Syariat Islam Ditinjau Kembali
Sebagai produk ilmu hukum dan juga hukum yang secara theologis spiritual mengikat umat muslim, bagaimanapun ia adalah merupakan
hasil dari sebuah penafsiran dan pemahaman --sesuai dengan arti kata "fikih" itu sendiri yang berarti memahami secara cermat dan mendalam-- terhadap dua pedoman dan sumber utama ajaran Islam, yakni Alquran dan As-Sunnah. Dalam upaya memahami kedua sumber utama dan pertama ajaran Islam tersebut, menurut
Mohammed Arkoun, seorang Guru Besar Ilmu Sejarah di Universitas Sorbone, Paris, Prancis, sesungguhnya tak lepas dari konteks dan kondisi sosial yang mempengaruhi dan membentuk alam pikiran serta paradigma para ulama khususnya empat Imam Mazhab tersebut. Sementara itu, seiring berjalannya waktu selama hampir satu setengah milenium tersebut konteks dan kondisi masyarakat dalam berbagai bidang telah mengalami perkembangan dan banyak perubahan bahkan sangat jauh berbeda, khususnya bidang hukum. Sebagai contoh, dalam bidang filsafat hukum modern "teori pembalasan", sebagaimana dalam hukum Islam dikenal sebagai "hukum qisas", dianggap "usang" atau ketinggalan zaman dan tidak sesuai dengan paham demokrasi dan deklarasi Hak Azasi Manusia yang telah menjadi issu dunia modern. Sehingga bertolak dari falsafah hukum dan pandangan yang menolak "teori pembalasan" tersebut, maka lahirlah pemidanaan dengan sistem lembaga pemasyarakatan sebagai pengganti dari sistem pemenjaraan. Namun sebaliknya di pihak lain, tidak semua hal yang berhubungan dengan hukum (Islam) cenderung dianggap kuno dan tidak sesuai lagi dengan perubahan dan kebutuhan serta tuntutan zaman.
Hukum Riba
Salah satu contohnya adalah mengenai hukum dan praktik "riba" dalam sistem perbankan dan jasa keuangan lain, khususnya di Indonesia justru mengalami dan menunjukkan arah perkembangan yang positif dengan kian tumbuh kembangnya perbankan syariah. Meskipun dalam praktiknya masih perlu terus dicermati, apakah sekadar memenuhi syarat serta unsur formil dan legalistik atau sudah sampai dan mencapai tingkat materiil dan substansial. Seperti belakangan ini muncul sorotan problematis terhadap praktik penggunaan jasa "pembelian dn pengantaran" khusus makanan (kuliner) oleh perusahaan aplikasi online, seperti "go-Food" dan dari "Grap".
Hukum Musik
Contoh lain adalah mengenai hukum musik yang oleh
sebagian ahli tafsir dikatakan banyak sekali referensi dari Alquran dan Hadist yang mengharamkan, di antaranya adalah sebagai berikut.

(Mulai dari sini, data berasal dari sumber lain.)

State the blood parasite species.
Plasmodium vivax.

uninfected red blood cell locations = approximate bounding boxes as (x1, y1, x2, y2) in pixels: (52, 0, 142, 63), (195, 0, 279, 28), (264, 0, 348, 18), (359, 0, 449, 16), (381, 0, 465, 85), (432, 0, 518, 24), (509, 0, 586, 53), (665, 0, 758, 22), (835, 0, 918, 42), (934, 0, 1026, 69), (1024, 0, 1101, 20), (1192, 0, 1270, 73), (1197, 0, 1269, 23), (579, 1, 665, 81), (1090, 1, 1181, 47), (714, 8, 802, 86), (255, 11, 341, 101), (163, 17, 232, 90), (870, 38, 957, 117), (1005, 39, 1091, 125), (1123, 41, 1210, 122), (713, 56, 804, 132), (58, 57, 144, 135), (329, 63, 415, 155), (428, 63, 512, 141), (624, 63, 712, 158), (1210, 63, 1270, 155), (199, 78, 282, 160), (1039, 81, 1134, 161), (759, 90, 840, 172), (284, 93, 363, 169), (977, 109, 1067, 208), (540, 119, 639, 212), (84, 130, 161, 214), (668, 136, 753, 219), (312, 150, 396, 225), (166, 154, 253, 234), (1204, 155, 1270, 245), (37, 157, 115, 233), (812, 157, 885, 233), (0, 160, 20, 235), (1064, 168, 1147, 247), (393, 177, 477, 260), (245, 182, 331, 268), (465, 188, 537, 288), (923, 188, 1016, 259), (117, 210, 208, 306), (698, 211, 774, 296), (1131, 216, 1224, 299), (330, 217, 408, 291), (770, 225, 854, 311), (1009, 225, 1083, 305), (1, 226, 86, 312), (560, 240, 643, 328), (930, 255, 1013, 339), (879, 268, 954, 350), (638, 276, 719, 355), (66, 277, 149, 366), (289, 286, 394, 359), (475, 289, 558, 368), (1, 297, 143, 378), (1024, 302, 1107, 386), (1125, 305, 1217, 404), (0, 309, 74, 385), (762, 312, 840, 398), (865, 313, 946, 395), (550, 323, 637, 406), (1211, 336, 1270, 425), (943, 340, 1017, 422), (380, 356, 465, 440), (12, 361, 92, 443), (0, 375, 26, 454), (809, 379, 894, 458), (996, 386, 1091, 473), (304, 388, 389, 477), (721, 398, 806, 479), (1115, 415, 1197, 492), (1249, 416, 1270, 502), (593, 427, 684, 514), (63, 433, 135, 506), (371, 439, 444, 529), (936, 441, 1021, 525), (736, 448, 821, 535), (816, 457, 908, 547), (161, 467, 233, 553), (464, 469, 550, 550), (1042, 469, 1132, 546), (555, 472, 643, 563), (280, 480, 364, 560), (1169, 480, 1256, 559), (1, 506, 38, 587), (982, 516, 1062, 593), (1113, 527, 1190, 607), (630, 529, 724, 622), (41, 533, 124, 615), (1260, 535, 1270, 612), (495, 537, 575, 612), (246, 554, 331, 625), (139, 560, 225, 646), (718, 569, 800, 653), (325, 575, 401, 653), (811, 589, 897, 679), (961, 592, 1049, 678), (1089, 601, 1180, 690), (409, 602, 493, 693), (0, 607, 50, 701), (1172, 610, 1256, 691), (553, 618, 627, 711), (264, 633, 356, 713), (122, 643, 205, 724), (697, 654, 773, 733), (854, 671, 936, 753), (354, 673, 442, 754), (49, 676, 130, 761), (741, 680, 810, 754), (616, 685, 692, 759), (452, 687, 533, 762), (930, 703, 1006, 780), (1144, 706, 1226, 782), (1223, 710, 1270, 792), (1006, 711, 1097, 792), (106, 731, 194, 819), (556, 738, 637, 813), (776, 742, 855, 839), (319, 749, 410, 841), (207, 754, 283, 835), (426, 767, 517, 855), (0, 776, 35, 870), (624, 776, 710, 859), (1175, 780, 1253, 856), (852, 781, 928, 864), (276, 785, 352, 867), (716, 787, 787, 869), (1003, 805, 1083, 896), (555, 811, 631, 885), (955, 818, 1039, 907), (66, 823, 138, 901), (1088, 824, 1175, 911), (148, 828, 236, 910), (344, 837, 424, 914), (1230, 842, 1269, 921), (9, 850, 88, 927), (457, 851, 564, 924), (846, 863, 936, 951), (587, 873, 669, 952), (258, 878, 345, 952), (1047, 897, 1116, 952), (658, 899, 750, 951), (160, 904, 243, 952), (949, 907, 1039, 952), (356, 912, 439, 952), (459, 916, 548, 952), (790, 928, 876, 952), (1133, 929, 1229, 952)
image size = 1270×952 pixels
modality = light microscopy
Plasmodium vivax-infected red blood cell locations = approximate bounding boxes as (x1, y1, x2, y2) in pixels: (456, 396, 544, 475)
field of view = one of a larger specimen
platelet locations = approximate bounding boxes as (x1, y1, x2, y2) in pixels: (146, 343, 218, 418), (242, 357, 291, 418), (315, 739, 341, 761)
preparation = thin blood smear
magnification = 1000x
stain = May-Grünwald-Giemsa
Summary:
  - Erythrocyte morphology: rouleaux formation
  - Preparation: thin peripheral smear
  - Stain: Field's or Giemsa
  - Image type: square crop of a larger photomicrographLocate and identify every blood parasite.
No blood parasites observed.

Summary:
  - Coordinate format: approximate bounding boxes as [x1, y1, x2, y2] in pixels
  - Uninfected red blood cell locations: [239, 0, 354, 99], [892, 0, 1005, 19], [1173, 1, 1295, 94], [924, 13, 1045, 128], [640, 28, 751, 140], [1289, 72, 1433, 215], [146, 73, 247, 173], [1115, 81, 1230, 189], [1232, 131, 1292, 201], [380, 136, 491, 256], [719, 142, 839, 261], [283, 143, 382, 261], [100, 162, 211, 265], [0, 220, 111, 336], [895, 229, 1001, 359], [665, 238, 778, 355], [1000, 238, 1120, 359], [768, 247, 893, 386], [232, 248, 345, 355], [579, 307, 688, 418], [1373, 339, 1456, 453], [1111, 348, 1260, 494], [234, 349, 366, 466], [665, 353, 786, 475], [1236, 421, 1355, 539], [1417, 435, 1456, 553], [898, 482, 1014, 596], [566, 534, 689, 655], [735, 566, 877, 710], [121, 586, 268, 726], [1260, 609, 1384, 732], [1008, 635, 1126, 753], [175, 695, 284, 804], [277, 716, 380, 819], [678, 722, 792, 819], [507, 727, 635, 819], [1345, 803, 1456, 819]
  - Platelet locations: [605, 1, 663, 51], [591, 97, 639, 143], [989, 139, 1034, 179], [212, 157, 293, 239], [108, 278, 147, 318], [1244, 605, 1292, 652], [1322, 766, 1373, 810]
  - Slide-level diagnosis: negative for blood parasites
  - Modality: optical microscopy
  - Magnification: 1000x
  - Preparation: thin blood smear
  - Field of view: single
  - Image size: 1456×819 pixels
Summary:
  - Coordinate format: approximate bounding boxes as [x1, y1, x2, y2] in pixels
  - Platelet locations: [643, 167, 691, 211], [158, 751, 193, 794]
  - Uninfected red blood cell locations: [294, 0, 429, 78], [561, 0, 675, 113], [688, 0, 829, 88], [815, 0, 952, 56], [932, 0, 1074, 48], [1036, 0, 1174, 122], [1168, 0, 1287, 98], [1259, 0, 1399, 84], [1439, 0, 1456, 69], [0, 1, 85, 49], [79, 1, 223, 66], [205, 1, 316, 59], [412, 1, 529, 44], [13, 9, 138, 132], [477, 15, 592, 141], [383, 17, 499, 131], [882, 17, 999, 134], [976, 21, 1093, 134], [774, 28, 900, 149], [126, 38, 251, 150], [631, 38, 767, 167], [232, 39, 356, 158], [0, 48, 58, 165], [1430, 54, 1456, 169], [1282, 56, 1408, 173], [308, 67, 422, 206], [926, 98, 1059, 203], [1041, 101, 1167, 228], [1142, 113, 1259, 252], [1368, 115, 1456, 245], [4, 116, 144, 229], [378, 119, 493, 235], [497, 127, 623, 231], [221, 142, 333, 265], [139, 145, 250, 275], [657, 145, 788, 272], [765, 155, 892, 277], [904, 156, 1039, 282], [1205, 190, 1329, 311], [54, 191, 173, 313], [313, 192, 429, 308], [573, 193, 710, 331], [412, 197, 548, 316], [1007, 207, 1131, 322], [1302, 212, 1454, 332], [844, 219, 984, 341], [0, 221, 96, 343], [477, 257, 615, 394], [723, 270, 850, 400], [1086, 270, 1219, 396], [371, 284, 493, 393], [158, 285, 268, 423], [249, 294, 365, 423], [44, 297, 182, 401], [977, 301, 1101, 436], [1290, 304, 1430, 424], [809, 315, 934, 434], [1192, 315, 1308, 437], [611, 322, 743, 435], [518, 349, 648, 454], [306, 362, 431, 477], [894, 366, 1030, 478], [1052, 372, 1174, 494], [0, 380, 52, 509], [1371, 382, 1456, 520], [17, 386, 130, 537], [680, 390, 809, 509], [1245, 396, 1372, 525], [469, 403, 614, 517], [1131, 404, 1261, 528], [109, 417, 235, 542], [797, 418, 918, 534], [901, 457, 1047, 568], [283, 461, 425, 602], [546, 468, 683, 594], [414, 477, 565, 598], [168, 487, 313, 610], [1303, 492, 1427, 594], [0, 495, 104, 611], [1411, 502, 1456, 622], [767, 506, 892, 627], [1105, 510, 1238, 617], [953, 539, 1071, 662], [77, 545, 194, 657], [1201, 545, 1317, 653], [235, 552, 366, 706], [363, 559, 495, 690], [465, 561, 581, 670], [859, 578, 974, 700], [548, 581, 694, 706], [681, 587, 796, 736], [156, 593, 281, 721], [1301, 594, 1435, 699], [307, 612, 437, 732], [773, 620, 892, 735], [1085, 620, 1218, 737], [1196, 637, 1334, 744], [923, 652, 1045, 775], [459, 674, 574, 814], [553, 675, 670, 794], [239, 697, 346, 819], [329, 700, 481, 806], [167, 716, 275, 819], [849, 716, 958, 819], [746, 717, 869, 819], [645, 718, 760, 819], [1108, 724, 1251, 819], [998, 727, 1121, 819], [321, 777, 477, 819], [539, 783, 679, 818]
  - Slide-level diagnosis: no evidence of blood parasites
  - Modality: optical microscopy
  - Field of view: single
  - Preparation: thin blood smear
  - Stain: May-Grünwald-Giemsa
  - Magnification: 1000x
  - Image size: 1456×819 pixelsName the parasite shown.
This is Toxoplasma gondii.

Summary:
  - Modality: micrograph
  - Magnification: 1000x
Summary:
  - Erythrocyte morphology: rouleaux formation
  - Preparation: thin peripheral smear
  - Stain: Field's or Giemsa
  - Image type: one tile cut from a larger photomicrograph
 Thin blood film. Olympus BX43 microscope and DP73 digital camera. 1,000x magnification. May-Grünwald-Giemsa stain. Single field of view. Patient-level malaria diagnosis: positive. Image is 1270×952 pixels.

وَمِنَ النَّاسِ مَن يَشْتَرِي لَهْوَ الْحَدِيثِ لِيُضِلَّ عَن سَبِيلِ اللَّـهِ بِغَيْرِ عِلْمٍ وَيَتَّخِذَهَا هُزُوًاأُولَـٰئِكَ لَهُمْ عَذَابٌ مُّهِينٌ
Dan di antara manusia (ada) orang yang mempergunakan perkataan yang tidak berguna untuk menyesatkan (manusia) dari jalan Allah tanpa pengetahuan dan menjadikan jalan Allah itu olok-olokan. Mereka itu akan memperoleh azab yang menghinakan
Luqman 6
ليكونن من أمتي أقوام يستحلون الحر والحرير والخمر والمعازف
Sungguh akan ada sebagian dari umatku yang menghalalkan zina, sutera, minuman keras, dan alat-alat musik. Hadist riwayat HR Bukhari
Dalam berbagai hal, "perkataan" (baca: sabda, pen) dan "komentar" Nabi saw tentang sesuatu hal bertolak dari realitas kondisi dan tradisi masyarakat Arab, khususnya kaum muslimin, yang "belum lama terlepas" dari belenggu karakter dan tradisi jahiliyah, seperti sangat mencoloknya gaya hidup hedonistis yang akrab dengan musik dan seks (perempuan). Bahkan sebagai contoh, karakteristik dan pembawaan bangsa Arab yang demikian itu masih kerapkali dapat dijumpai saat ini dengan kehadiran banyak turis asal negeri petro dolar tersebut dengan menghamburkan uang di lokasi wisata wilayah Puncak, Jawa Barat, yang nota bene memang akrab dengan gaya hidup hedonisme. Jadi, sabda Nabi saw tersebut dapat (saja) diartikan dan bersifat spesifik dan kasuistis dialamatkan kepada masyarakat Arab saat itu, sehingga tidak dapat
digeneralisasikan alias "digebyah uyah" (Jawa). Sedangkan mengenai ayat 6 surat Luqman yang dijadikan dasar dan referensi masih diperlukan kajian yang lebih cermat dan mendalam, karena tidak secara spesifik menyebutkan definisi dan "legal standing" tentang musik. Karena pada dasarnya larangan terhadap perbuatan zina sudah sangat jelas, bahkan untuk sekadar mendekati.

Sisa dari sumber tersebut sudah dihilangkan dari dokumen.